When you copy the entries, omit the images and keep every word as it is.

[Captioned web image data]
------------------------------------------------------------
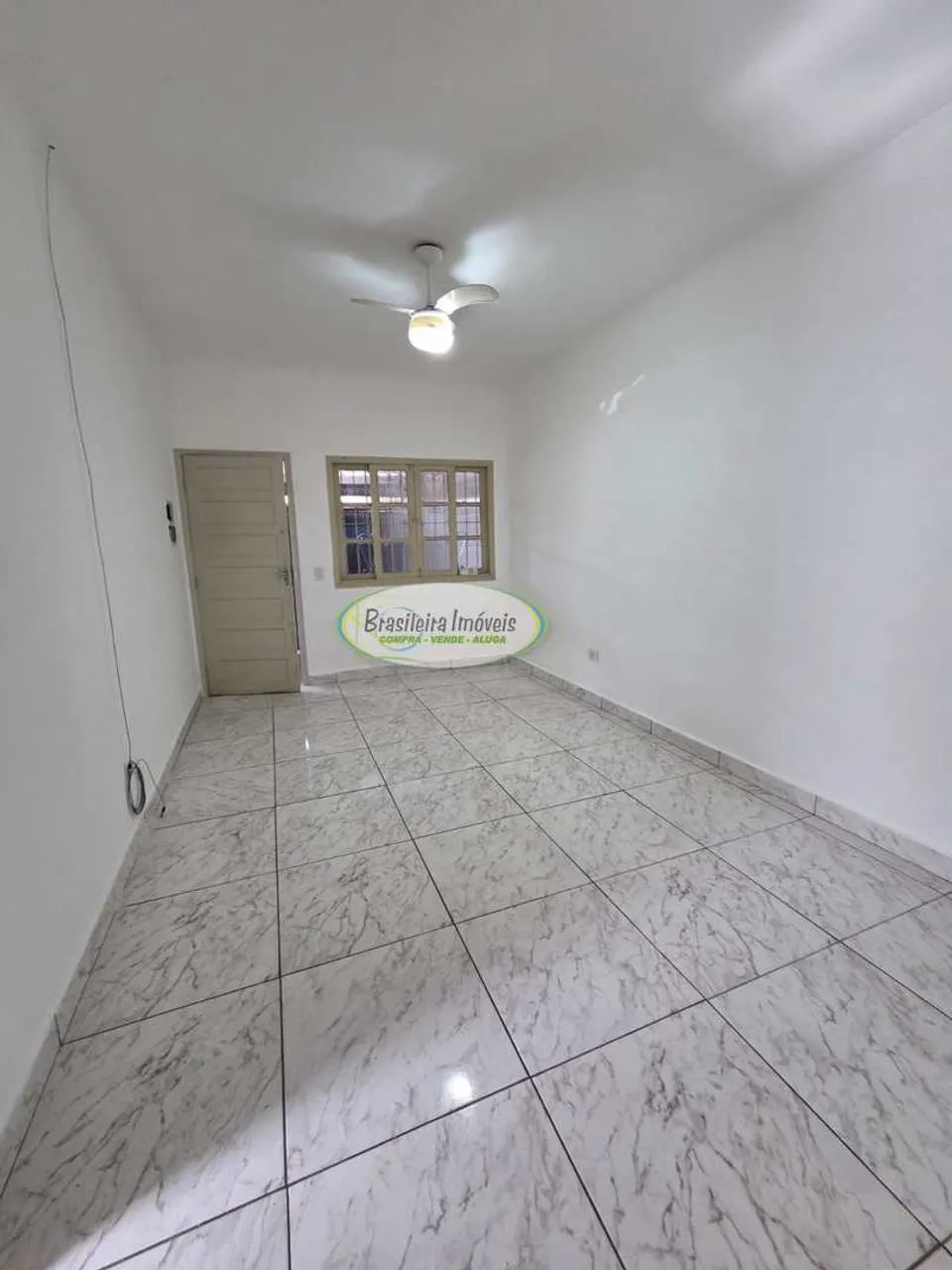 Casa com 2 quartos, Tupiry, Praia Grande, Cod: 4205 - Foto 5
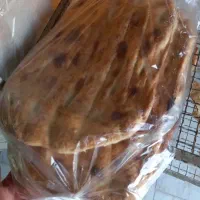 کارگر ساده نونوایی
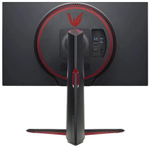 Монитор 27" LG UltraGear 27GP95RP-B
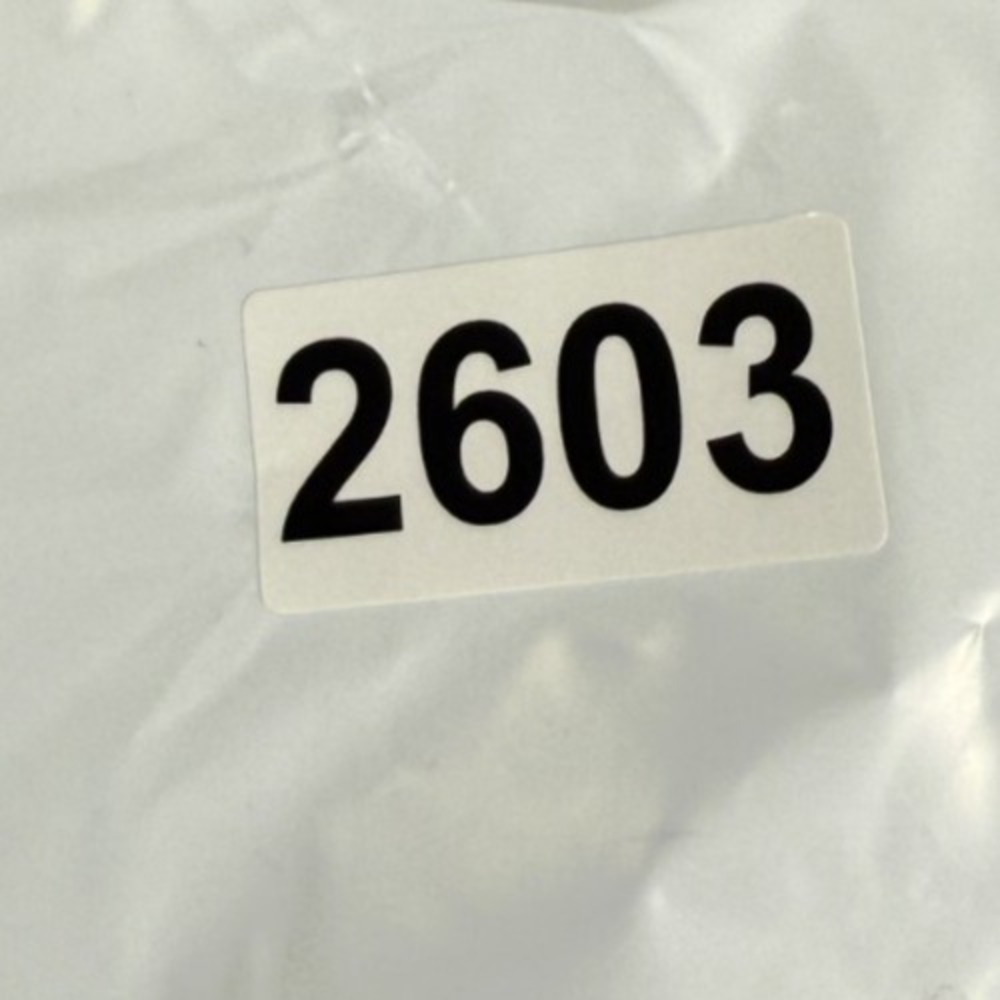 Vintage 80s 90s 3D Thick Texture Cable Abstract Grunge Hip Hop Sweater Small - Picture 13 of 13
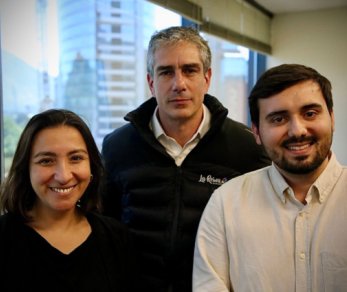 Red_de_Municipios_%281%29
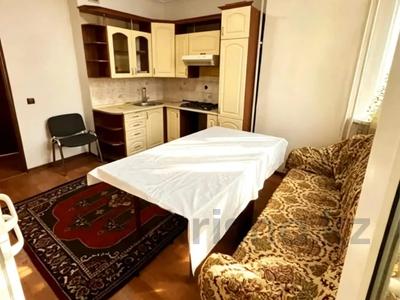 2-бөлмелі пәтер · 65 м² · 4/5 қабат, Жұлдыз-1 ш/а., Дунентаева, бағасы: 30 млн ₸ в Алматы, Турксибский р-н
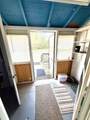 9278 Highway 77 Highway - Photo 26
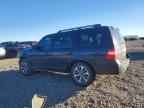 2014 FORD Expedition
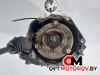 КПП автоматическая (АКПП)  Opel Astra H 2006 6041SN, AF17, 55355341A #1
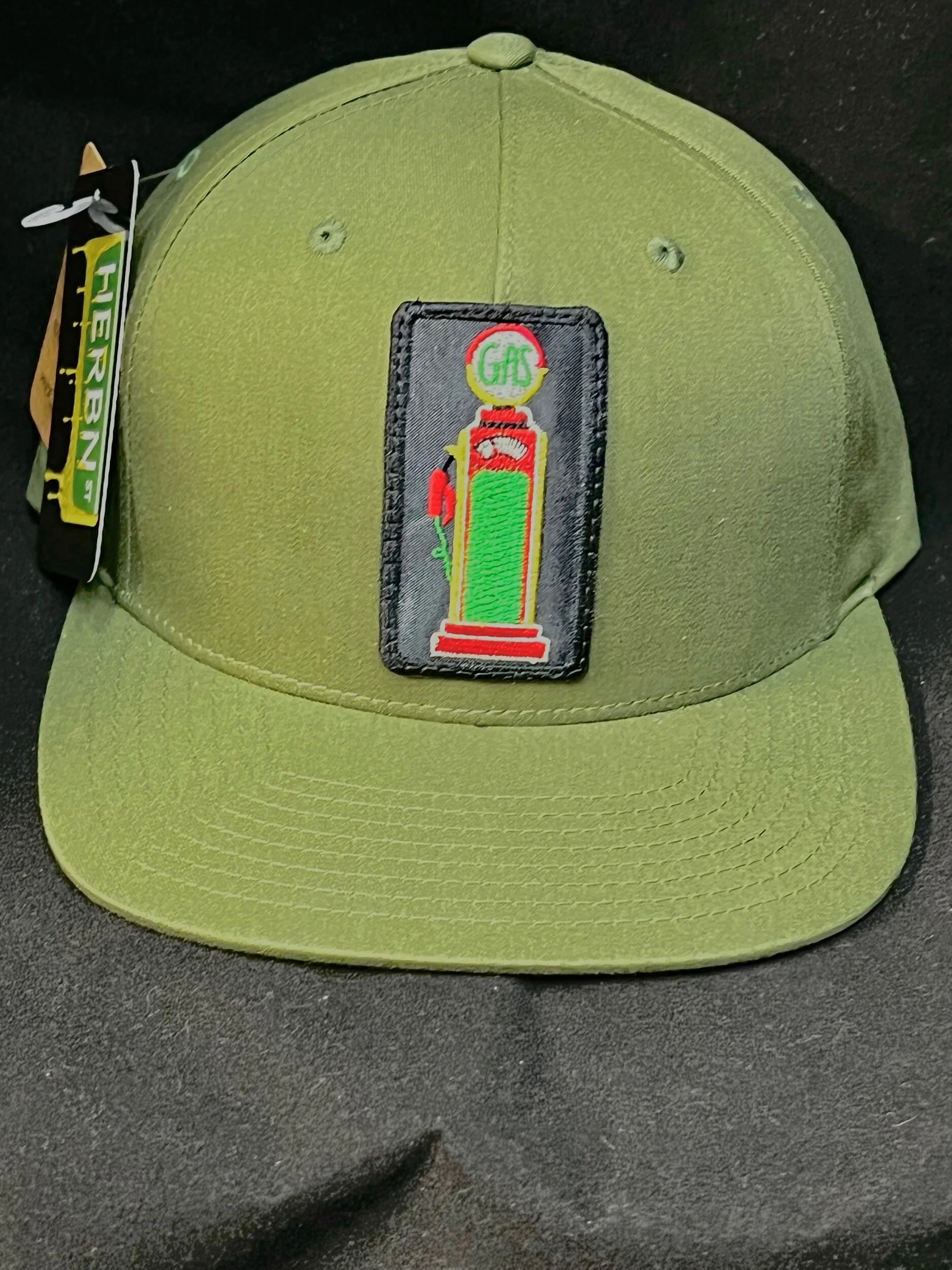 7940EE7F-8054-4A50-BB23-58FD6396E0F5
------------------------------------------------------------
Problem solution:
 Casa com 2 quartos, Tupiry, Praia Grande, Cod: 4205 - Foto 5
 کارگر ساده نونوایی
 Монитор 27" LG UltraGear 27GP95RP-B
 Vintage 80s 90s 3D Thick Texture Cable Abstract Grunge Hip Hop Sweater Small - Picture 13 of 13
 Red_de_Municipios_%281%29
 2-бөлмелі пәтер · 65 м² · 4/5 қабат, Жұлдыз-1 ш/а., Дунентаева, бағасы: 30 млн ₸ в Алматы, Турксибский р-н
 9278 Highway 77 Highway - Photo 26
 2014 FORD Expedition
 КПП автоматическая (АКПП)  Opel Astra H 2006 6041SN, AF17, 55355341A #1
 7940EE7F-8054-4A50-BB23-58FD6396E0F5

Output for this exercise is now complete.